▸ PASSAGE TO READ
'''

Hi We have tested using curl too. We actually added the domain (5gmagmatest.com) to “no_proxy”.

ghislainbourgeois commented 1 year ago

If you add the domain to no_proxy before testing with curl, it will only test the direct connection. I am curious how the AGW is trying to connect through the proxy, as the capture clearly shows. Did you configure the proxy anywhere on the VM?

mounika-alavala commented 1 year ago

Yes we have configured proxy on the VM. Proxies are set in : .bashrc, /etc/environment, /etc/wgetrc

ghislainbourgeois commented 1 year ago

OK, so the issue is that the proxy server does not know 5gmagmatest.com and cannot forward traffic to it. You can either disable the proxy globally on the VM, or go in the proxy server itself and configure the hosts file and network so that it can resolve and connect to 5gmagmatest.com.

mounika-alavala commented 1 year ago

We tested using curl too. 100 101 102 103 104

ghislainbourgeois commented 1 year ago

Right now, your test with curl set the no_proxy variable, so they only show direct connectivity. The Magma AGW is taking the proxy setting that is configured globally however, and it sends its traffic through the proxy server.

You have 2 options to fix the issue:

  1. Remove all proxy configuration from the VM and restart the AGW.
  2. Contact the proxy administrator and ask them to configure the proxy server itself to connect to your domain name.
mounika-alavala commented 1 year ago

Hi We set proxies and no proxy in VM like below. We added these proxies in ".bashrc, /etc/environment, /etc/wgetrc". proxy We also made a host entry in "/etc/hosts" hosts As mentioned above, request to orchestrator services from AGW, are not going via proxy, they are connecting directly.

ghislainbourgeois commented 1 year ago

Unfortunately, it seems that AGW is not taking no_proxy into account, because the capture that you provided shows traffic going through the proxy.

agw_proxy

mounika-alavala commented 1 year ago

Hi Can you guide us on how to set no_proxy variables so that AGW picks it up?

ghislainbourgeois commented 1 year ago

Hi, can you try running:

sudo snap unset system proxy.http
sudo snap unset system proxy.https
sudo service magma@* stop
sudo service magma@magmad restart

I have looked at snap settings, and there does not seem to be an option for setting no_proxy there. If this works, I can raise an issue to add this feature.

If it does not work, please share the exact content of /etc/environment.

'''

▸ DATA SECTION
'''

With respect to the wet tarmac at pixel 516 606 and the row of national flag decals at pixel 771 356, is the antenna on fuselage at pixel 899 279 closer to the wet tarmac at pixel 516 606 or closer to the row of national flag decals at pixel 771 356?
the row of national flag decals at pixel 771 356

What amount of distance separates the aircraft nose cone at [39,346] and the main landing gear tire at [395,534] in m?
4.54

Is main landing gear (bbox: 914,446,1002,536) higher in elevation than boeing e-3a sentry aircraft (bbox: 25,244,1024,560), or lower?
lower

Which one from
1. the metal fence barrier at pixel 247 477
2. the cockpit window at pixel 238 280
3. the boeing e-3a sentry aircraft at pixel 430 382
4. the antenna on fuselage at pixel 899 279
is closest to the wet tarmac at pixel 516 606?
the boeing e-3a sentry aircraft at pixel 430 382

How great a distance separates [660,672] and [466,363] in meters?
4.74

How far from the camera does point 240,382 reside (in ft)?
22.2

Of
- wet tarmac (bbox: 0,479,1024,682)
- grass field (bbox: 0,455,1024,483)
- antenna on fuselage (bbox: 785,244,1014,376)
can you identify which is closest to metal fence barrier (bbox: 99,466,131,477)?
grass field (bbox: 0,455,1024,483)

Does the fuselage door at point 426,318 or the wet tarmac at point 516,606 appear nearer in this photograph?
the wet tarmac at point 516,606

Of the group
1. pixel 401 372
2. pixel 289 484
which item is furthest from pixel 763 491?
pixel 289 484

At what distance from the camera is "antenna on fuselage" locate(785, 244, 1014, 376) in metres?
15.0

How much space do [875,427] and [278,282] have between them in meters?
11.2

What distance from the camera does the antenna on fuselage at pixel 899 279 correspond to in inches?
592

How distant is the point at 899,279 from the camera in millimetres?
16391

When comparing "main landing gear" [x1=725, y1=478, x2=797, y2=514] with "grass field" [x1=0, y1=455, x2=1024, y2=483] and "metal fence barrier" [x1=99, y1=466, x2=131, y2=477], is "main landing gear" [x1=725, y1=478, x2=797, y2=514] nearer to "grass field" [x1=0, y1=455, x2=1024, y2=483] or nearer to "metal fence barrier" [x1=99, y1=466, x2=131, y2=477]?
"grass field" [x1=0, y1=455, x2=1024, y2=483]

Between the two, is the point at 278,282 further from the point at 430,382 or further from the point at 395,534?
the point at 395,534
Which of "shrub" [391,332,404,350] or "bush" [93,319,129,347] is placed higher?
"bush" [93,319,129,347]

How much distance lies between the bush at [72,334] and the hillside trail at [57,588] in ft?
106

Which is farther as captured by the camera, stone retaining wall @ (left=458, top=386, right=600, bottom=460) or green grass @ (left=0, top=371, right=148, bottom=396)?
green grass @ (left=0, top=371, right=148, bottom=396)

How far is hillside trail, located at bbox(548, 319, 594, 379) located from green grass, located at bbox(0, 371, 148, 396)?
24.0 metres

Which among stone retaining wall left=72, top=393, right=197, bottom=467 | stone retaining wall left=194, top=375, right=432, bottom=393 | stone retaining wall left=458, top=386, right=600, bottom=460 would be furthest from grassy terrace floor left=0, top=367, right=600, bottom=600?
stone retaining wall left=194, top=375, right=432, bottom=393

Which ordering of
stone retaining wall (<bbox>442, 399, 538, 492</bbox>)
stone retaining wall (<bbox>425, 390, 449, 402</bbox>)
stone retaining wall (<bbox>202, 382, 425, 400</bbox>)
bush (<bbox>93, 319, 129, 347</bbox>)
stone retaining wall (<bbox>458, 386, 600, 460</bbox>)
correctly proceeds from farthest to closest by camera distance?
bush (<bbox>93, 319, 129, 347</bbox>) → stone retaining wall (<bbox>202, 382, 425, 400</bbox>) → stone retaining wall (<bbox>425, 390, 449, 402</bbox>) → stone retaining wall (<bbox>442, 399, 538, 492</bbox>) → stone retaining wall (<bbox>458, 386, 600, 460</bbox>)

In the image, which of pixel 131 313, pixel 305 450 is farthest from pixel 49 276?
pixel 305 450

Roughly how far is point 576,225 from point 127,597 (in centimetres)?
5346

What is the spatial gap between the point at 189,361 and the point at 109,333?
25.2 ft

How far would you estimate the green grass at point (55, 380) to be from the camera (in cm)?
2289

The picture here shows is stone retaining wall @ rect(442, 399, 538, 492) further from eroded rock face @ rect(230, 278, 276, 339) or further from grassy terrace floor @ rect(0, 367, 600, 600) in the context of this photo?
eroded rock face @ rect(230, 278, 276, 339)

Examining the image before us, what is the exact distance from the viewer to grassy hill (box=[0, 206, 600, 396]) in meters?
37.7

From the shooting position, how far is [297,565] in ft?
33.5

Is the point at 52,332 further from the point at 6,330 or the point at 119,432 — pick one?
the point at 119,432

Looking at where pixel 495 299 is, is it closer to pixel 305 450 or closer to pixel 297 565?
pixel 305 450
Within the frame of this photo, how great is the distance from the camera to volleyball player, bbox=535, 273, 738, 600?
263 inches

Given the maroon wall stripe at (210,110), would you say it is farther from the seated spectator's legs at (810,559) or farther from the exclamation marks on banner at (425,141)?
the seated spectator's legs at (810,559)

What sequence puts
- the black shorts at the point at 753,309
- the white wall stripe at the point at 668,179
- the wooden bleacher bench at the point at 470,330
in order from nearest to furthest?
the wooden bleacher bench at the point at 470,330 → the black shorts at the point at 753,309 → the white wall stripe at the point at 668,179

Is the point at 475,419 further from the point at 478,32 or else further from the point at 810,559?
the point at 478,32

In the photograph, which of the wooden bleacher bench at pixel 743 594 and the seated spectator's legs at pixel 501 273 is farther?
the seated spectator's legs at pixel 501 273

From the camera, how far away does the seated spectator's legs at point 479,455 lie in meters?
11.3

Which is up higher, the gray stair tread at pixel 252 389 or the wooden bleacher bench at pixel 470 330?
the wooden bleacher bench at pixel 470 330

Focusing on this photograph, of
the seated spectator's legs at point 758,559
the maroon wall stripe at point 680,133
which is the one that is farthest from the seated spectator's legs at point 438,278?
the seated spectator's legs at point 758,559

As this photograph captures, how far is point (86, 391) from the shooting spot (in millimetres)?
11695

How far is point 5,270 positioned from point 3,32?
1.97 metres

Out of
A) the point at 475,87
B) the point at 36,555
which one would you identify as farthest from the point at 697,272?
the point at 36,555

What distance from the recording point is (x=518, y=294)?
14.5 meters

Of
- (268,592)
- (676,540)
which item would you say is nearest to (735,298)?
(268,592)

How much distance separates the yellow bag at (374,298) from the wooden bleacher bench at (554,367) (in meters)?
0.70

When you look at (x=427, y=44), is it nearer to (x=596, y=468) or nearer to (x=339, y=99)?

'''

▸ TO DO
1. Check each statement against the Magma AGW proxy thread and answer yes or no, quoting the words that decide it: (a) The proxies on the VM were set in .bashrc, /etc/environment and /etc/wgetrc. (b) An option for setting no_proxy was found in the snap settings. (c) One proposed fix was to remove all proxy configuration from the VM and restart the AGW.
2. Output the stretch of the Magma AGW proxy thread from "2. Contact the" through "picks it up?".

▸ OUTPUTS
1.
(a) Yes: "Proxies are set in : .bashrc, /etc/environment, /etc/wgetrc"
(b) No: "I have looked at snap settings, and there does not seem to be an option for setting no_proxy there."
(c) Yes: "Remove all proxy configuration from the VM and restart the AGW."

2.
2. Contact the proxy administrator and ask them to configure the proxy server itself to connect to your domain name.
mounika-alavala commented 1 year ago

Hi We set proxies and no proxy in VM like below. We added these proxies in ".bashrc, /etc/environment, /etc/wgetrc". proxy We also made a host entry in "/etc/hosts" hosts As mentioned above, request to orchestrator services from AGW, are not going via proxy, they are connecting directly.

ghislainbourgeois commented 1 year ago

Unfortunately, it seems that AGW is not taking no_proxy into account, because the capture that you provided shows traffic going through the proxy.

agw_proxy

mounika-alavala commented 1 year ago

Hi Can you guide us on how to set no_proxy variables so that AGW picks it up?